De rechtbank stelt voorop dat de verdachte met het tonen van zijn ontblote geslacht aan drie jonge meisjes, ongeacht zijn bedoeling hiermee, een sociaal-ethische norm heeft overtreden. Kinderen zouden niet met zulke handelingen moeten worden geconfronteerd. De rechtbank dient echter vast te stellen of het hier gaat om een situatie waarin de wetenschap van de waarneming van de seksuele handelingen door de minderjarige meisjes, heeft bijgedragen aan het seksuele gerief van de verdachte. Hierbij dient de bedoeling van de wetgever niet uit het oog te worden verloren. De wetgever kwalificeert het bepaalde in artikel 248d Sr als daadwerkelijk seksueel misbruik. Voor een dergelijke aanname heeft de rechtbank te weinig aanknopingspunten gevonden. Naar het oordeel van de rechtbank kan niet wettig en overtuigend bewezen worden dat de aanwezigheid van de minderjarigen heeft bijgedragen aan het seksueel gerief van de verdachte, dan wel dat de verdachte handelde met de bedoeling de kinderen zodanig te beïnvloeden dat deze in de toekomst eerder geneigd zouden zijn in te stemmen met het ondergaan van ontuchtige handelingen.
Het ‘ertoe bewegen’
Het bestanddeel ‘ertoe bewegen’ impliceert een actieve gedraging die erop gericht is het kind getuige te doen zijn van seksuele handelingen.

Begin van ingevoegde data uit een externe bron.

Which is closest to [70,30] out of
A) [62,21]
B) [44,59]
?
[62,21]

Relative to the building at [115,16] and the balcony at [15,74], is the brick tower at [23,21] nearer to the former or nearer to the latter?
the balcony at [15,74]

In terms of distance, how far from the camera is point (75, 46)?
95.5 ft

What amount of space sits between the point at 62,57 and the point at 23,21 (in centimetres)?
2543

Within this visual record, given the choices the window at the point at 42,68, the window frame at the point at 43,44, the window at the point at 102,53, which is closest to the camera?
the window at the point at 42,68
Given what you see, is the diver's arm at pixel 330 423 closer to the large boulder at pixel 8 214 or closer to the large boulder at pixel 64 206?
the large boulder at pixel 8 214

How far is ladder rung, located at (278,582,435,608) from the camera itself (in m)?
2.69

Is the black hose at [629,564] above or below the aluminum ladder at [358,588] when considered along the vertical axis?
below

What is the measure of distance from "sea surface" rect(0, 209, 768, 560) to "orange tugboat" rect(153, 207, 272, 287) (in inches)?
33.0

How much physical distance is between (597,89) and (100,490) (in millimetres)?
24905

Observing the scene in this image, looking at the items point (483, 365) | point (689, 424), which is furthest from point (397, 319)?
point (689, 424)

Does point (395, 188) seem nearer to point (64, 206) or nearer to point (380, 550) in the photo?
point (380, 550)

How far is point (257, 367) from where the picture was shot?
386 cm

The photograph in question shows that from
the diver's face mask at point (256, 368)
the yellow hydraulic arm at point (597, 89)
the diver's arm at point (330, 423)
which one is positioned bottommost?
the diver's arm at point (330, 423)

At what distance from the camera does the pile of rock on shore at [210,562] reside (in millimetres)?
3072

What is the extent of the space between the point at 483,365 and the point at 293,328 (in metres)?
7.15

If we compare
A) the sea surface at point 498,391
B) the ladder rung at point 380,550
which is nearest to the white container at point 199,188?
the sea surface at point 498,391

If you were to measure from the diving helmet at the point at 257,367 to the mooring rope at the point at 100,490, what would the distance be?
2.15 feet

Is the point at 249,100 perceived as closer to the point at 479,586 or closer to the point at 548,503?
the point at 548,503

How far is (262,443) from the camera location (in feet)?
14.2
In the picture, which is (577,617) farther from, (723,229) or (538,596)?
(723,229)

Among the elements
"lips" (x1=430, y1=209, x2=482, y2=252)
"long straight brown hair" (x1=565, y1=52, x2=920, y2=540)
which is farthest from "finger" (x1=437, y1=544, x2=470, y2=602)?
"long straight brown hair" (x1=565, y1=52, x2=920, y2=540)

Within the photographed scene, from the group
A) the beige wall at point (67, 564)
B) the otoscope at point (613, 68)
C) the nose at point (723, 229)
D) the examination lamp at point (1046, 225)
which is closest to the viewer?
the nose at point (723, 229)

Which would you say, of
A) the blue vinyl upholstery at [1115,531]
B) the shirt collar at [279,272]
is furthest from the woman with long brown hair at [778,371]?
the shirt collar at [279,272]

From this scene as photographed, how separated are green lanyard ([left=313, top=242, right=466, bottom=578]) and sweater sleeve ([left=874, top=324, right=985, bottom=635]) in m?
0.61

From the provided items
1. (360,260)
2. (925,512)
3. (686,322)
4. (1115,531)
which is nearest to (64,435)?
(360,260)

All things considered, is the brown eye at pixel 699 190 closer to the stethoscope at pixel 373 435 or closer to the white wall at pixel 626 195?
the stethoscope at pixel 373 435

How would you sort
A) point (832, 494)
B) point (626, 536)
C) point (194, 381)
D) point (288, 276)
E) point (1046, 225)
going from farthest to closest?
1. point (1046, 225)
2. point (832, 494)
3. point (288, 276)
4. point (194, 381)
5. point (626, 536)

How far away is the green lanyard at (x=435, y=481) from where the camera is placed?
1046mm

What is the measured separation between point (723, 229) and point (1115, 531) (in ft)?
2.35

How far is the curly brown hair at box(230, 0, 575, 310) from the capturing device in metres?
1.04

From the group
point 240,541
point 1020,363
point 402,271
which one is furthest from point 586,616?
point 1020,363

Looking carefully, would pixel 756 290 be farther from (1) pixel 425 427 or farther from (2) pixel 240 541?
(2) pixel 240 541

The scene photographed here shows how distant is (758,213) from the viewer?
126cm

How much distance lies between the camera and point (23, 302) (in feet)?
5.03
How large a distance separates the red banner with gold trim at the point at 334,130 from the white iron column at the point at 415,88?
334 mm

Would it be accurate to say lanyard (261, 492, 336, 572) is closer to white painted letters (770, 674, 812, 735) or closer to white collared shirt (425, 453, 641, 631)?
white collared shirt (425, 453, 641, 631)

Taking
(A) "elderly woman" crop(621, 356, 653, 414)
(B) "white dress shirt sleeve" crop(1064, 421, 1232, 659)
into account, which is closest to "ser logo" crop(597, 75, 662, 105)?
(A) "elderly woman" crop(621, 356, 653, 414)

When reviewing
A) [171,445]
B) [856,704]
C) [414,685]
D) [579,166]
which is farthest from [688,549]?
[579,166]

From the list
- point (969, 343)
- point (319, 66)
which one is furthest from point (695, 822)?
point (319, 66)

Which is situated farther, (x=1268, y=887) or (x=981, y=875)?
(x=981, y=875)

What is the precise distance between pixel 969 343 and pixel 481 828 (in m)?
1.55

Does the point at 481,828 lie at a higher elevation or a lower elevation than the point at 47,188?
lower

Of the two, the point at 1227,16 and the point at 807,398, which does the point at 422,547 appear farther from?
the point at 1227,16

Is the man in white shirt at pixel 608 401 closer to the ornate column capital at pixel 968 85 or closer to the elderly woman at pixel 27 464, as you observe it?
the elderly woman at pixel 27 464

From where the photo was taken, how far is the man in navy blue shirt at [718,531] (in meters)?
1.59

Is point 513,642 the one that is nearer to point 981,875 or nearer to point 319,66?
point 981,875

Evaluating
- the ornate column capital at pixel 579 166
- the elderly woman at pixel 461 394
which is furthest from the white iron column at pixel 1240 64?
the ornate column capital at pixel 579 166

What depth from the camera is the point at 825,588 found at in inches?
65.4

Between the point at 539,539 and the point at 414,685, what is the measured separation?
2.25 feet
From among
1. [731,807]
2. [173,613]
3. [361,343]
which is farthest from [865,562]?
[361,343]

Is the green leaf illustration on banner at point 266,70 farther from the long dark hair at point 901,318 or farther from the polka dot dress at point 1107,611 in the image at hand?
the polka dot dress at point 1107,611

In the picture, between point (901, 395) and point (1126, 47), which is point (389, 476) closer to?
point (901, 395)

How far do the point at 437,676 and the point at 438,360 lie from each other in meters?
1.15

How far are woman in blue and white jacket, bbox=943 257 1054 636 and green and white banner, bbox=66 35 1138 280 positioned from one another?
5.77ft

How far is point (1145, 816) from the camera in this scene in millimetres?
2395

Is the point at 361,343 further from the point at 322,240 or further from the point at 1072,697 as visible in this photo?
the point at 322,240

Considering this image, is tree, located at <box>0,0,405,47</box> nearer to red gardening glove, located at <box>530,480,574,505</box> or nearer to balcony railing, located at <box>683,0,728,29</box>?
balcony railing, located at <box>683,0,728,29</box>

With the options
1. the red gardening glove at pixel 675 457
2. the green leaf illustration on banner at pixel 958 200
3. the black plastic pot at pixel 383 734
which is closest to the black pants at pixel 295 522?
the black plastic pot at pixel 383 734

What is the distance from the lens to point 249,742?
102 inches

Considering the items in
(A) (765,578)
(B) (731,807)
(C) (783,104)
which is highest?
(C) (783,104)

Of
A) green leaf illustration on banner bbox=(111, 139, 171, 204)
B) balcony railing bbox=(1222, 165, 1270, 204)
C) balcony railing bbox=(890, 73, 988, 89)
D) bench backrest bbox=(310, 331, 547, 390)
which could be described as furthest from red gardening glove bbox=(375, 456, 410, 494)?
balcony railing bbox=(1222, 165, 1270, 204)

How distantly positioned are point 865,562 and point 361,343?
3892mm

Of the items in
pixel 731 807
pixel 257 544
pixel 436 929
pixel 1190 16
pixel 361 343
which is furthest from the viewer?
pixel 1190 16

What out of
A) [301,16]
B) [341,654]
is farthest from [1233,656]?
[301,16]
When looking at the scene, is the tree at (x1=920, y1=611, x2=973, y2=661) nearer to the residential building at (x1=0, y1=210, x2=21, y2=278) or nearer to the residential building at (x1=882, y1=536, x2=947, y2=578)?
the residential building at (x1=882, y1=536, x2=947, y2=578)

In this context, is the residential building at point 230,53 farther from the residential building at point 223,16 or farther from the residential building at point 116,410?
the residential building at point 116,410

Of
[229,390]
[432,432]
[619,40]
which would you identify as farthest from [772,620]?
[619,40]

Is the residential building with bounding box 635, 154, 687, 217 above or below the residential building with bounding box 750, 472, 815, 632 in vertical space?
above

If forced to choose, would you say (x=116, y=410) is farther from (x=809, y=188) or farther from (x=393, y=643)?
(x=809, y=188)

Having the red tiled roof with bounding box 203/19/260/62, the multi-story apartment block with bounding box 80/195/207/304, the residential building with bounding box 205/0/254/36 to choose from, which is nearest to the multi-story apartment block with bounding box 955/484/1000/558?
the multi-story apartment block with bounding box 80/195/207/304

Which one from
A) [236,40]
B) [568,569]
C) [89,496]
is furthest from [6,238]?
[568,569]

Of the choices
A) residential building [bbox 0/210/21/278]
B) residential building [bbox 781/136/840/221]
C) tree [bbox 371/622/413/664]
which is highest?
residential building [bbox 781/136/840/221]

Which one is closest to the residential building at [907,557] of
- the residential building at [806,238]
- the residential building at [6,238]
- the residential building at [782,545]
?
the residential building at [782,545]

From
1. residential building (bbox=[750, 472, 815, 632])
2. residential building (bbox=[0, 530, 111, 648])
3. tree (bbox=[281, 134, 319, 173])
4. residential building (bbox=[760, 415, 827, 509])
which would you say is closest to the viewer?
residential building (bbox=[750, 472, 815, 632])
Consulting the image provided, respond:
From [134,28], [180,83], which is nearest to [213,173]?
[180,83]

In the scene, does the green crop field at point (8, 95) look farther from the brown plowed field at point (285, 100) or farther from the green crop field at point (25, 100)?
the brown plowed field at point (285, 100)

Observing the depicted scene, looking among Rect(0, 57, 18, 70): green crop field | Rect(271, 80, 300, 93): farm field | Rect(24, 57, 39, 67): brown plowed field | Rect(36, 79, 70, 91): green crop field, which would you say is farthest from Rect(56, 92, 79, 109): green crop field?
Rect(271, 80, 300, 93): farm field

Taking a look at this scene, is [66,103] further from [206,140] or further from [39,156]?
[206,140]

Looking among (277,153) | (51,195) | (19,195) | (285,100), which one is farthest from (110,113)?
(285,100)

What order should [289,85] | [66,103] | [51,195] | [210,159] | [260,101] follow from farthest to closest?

Hoewel de verdachte hierover niets heeft verklaard - desgevraagd heeft hij verklaard dat hij zich dat niet kan herinneren - hebben twee slachtoffertjes verklaard dat verdachte aan hen gevraagd zou hebben of zij ‘iets wilden zien en/of aanraken’.
De rechtbank stelt vast dat de verdachte voorafgaand aan of tijdens het tonen van zijn geslacht de aandacht van de minderjarige slachtoffertjes heeft getrokken door hen aan te spreken. De rechtbank stelt op grond van hun verklaringen voorts vast dat de slachtoffertjes niet met de verdachte hebben gesproken, doch onmiddellijk zijn weggerend op het moment dat zij geconfronteerd werden met zijn ontblote geslacht. Behalve het aanspreken door de verdachte is voor het overige geen sprake geweest van enig substantieel contact tussen de verdachte en de slachtoffertjes. Zij zijn in feite vanuit het niets geconfronteerd met de verdachte die zijn geslachtsdeel heeft getoond, waarna zij direct zijn weggerend. Dit betekent naar het oordeel van de rechtbank dat er geen sprake is geweest van een ‘ertoe bewegen’ door verdachte.
Alles overwegende is de rechtbank is van oordeel dat de onderhavige situatie niet strookt met hetgeen artikel 248d Sr beoogt strafbaar te stellen, doch meer past bij hetgeen in artikel 239 Sr strafbaar wordt gesteld, namelijk een ongewenste dan wel onwenselijk geachte confrontatie met (een deel van) het menselijk lichaam.
De rechtbank zal de verdachte van het hem onder 2 eerste cumulatief/alternatief ten laste gelegde vrijspreken en wettig en overtuigend bewezen verklaren dat de verdachte zich schuldig heeft gemaakt aan het onder 2 tweede cumulatief/alternatief ten laste gelegde.